- **Page text**:
== == ==

By Vicki Glaser
March 28, 2008 | SANTA FE, NM -- OpenEye Software wrapped up its ninth annual CUP (Customers, Users, Programmers) meeting last week by announcing the results of SAMPL-1 (Statistical Assessment of the Modeling of Proteins and Ligands), a prospective, blind challenge designed to evaluate protein and ligand modeling tools and methods and the predictive power of computer-assisted molecular design (CAMD).
There were no official winners or losers in SAMPL-1, and no rankings posted. In fact, participants could choose to remain anonymous or not reveal their results. “We need ongoing, independent, blind tournaments” such as SAMPL, which expose competitors to unseen data, said Paul Labute, President and CEO of Chemical Computing Group (CCG).
“Failure is a great opportunity,” said Dave Mobley, a postdoc in Ken Dill’s group at UCSF. “We did reasonably well, better than I thought we would, even with a very challenging test set,” he added.
In all, there were 54 participants, spread equally from academia/government and industry, representing both vendors and third-party users. They submitted a total of 205 predictions to OpenEye, generated using a variety of algorithms including ligand-based, structure-based, and QSAR methods, combined with hand docking techniques and other intuitive strategies.

== == ==

- **To do**:
**a.** Copy the part of the SAMPL-1 article starting with "There were no" and going on through "other intuitive strategies." word for word.
**b.** According to the SAMPL-1 article, how many predictions did participants submit to OpenEye?

== == ==

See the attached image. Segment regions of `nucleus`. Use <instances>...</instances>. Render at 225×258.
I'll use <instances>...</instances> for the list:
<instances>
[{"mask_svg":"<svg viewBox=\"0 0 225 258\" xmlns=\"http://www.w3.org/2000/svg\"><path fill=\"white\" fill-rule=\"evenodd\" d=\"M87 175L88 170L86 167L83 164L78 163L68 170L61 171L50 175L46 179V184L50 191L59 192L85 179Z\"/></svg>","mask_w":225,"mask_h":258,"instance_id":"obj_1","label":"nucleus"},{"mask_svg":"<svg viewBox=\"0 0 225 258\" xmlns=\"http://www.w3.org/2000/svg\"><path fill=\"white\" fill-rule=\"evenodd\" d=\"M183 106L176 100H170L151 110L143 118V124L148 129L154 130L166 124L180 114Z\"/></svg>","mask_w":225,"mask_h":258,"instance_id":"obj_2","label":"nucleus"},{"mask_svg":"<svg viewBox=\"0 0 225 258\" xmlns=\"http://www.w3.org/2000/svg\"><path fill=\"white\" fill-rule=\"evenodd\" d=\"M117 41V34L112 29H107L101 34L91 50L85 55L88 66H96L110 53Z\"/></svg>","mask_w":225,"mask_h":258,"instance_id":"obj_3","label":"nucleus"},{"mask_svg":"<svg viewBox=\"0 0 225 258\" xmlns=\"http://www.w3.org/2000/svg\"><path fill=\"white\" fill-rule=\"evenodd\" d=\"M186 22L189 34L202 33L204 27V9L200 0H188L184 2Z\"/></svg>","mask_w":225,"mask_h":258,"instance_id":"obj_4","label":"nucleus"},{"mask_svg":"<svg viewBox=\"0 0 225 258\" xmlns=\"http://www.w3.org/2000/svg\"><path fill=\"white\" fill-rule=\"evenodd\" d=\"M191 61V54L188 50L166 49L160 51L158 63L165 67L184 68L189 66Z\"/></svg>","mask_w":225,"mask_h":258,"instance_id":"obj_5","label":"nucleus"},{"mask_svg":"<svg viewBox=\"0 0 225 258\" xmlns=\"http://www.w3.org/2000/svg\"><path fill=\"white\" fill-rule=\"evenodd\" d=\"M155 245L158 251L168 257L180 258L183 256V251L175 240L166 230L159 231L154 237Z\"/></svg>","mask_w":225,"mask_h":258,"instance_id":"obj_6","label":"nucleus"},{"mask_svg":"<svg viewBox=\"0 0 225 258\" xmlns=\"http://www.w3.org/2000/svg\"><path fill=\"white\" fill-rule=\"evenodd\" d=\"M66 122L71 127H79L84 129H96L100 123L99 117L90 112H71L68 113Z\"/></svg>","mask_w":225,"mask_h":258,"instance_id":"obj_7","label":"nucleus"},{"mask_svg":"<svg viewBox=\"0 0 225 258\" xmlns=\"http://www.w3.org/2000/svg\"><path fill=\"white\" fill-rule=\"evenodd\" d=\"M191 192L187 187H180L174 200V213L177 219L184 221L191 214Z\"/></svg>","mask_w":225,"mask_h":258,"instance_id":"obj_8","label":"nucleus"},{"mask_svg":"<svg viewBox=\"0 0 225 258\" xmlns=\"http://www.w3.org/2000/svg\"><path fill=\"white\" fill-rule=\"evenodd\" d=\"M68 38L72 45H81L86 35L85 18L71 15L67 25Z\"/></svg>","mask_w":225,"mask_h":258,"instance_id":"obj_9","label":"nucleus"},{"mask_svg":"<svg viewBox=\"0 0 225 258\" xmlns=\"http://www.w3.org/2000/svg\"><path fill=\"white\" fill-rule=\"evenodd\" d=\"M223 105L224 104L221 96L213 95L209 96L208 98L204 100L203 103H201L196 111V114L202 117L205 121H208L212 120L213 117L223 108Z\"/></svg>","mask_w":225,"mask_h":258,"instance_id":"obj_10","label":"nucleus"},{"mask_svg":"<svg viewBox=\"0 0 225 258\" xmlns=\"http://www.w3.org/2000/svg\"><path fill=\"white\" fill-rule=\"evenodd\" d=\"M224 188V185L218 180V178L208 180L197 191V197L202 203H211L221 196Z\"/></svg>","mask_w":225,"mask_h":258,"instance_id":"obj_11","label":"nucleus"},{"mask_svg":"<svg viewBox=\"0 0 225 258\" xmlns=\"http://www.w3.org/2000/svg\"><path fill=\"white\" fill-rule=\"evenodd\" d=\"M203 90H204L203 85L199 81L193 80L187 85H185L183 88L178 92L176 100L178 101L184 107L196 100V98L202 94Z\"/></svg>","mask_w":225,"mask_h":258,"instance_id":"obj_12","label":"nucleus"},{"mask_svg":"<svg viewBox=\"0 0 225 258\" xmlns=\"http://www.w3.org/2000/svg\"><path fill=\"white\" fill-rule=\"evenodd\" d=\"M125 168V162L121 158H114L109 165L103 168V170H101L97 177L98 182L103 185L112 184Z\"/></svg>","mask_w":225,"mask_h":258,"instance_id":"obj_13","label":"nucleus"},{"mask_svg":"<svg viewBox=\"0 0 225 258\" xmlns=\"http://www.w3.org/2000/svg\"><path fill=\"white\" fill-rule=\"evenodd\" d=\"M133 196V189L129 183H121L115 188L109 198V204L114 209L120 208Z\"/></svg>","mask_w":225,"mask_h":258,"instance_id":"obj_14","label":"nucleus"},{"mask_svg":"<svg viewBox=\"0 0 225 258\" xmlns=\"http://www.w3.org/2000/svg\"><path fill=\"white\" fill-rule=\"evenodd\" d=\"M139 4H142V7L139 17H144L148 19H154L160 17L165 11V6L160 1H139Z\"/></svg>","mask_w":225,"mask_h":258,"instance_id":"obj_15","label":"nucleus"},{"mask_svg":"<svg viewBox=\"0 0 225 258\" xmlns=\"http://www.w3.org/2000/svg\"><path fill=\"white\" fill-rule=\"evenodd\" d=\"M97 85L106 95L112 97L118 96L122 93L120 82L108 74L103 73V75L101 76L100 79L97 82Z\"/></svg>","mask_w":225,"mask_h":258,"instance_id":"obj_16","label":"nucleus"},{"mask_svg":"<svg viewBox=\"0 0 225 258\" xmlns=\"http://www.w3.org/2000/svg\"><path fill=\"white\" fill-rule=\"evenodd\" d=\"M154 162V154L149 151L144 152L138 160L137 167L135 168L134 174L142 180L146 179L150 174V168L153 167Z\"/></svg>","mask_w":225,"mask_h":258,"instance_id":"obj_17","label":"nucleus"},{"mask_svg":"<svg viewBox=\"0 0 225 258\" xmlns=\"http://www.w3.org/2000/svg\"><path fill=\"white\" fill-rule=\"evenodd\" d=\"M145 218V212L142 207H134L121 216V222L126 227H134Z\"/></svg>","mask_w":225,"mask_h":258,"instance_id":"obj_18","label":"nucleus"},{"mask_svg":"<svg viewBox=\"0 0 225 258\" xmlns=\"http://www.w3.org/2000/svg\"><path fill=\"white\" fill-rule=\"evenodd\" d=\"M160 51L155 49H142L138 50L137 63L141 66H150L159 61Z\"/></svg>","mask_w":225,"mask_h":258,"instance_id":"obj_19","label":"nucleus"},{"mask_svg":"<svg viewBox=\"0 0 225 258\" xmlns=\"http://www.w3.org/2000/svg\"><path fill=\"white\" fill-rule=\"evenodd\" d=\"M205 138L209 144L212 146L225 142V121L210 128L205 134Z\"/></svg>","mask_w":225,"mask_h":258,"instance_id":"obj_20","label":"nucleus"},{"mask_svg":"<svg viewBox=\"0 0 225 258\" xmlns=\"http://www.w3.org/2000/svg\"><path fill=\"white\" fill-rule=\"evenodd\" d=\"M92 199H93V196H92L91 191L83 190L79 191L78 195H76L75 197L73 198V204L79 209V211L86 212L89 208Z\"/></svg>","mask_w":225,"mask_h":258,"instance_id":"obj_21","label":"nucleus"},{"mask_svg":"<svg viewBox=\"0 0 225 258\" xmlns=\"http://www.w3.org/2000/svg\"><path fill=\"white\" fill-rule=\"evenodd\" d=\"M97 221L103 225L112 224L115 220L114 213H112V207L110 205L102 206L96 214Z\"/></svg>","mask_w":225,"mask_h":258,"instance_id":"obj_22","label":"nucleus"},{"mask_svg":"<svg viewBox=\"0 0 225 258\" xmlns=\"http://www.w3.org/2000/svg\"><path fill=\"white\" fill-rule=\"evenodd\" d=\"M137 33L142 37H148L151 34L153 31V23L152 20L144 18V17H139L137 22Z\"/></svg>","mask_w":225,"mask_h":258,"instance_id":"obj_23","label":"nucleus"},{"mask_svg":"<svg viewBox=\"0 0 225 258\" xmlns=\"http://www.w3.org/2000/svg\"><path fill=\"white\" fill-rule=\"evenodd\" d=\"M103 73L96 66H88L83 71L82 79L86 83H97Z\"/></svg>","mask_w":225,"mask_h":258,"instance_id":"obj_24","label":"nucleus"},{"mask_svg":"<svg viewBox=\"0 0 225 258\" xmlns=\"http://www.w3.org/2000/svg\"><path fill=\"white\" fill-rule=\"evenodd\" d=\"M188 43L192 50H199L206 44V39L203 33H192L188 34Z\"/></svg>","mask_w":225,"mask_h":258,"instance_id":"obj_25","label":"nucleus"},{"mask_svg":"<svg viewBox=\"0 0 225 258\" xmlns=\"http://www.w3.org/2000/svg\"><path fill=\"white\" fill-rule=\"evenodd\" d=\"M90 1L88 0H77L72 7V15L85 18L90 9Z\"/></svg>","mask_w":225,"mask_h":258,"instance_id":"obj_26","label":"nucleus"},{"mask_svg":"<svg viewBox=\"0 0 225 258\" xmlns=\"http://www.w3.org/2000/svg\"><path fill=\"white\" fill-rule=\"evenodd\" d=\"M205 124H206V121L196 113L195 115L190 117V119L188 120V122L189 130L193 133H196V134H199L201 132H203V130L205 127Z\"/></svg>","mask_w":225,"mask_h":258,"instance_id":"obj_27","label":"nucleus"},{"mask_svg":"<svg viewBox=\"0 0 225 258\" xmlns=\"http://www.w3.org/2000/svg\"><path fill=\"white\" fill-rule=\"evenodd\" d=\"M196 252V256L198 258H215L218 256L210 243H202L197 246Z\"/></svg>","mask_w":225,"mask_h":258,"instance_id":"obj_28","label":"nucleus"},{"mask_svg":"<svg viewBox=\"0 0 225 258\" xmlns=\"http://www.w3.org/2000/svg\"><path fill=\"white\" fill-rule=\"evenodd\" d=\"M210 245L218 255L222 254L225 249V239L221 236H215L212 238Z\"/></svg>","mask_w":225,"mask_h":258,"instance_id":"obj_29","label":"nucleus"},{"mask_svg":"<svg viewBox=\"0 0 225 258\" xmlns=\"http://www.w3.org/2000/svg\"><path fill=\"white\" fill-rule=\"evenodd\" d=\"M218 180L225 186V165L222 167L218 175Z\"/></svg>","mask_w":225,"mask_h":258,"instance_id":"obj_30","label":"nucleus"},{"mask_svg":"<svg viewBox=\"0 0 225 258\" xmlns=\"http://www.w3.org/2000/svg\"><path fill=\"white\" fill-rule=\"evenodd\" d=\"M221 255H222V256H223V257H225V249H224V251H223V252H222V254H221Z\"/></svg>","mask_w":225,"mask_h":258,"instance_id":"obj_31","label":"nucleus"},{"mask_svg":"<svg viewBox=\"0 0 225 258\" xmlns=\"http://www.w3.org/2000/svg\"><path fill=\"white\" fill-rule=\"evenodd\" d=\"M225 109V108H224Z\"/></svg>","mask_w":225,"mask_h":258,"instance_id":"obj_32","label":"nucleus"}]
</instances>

== == ==

- **Answers for each item**:
**a.**
There were no official winners or losers in SAMPL-1, and no rankings posted. In fact, participants could choose to remain anonymous or not reveal their results. “We need ongoing, independent, blind tournaments” such as SAMPL, which expose competitors to unseen data, said Paul Labute, President and CEO of Chemical Computing Group (CCG).
“Failure is a great opportunity,” said Dave Mobley, a postdoc in Ken Dill’s group at UCSF. “We did reasonably well, better than I thought we would, even with a very challenging test set,” he added.
In all, there were 54 participants, spread equally from academia/government and industry, representing both vendors and third-party users. They submitted a total of 205 predictions to OpenEye, generated using a variety of algorithms including ligand-based, structure-based, and QSAR methods, combined with hand docking techniques and other intuitive strategies.

**b.** 205 predictions.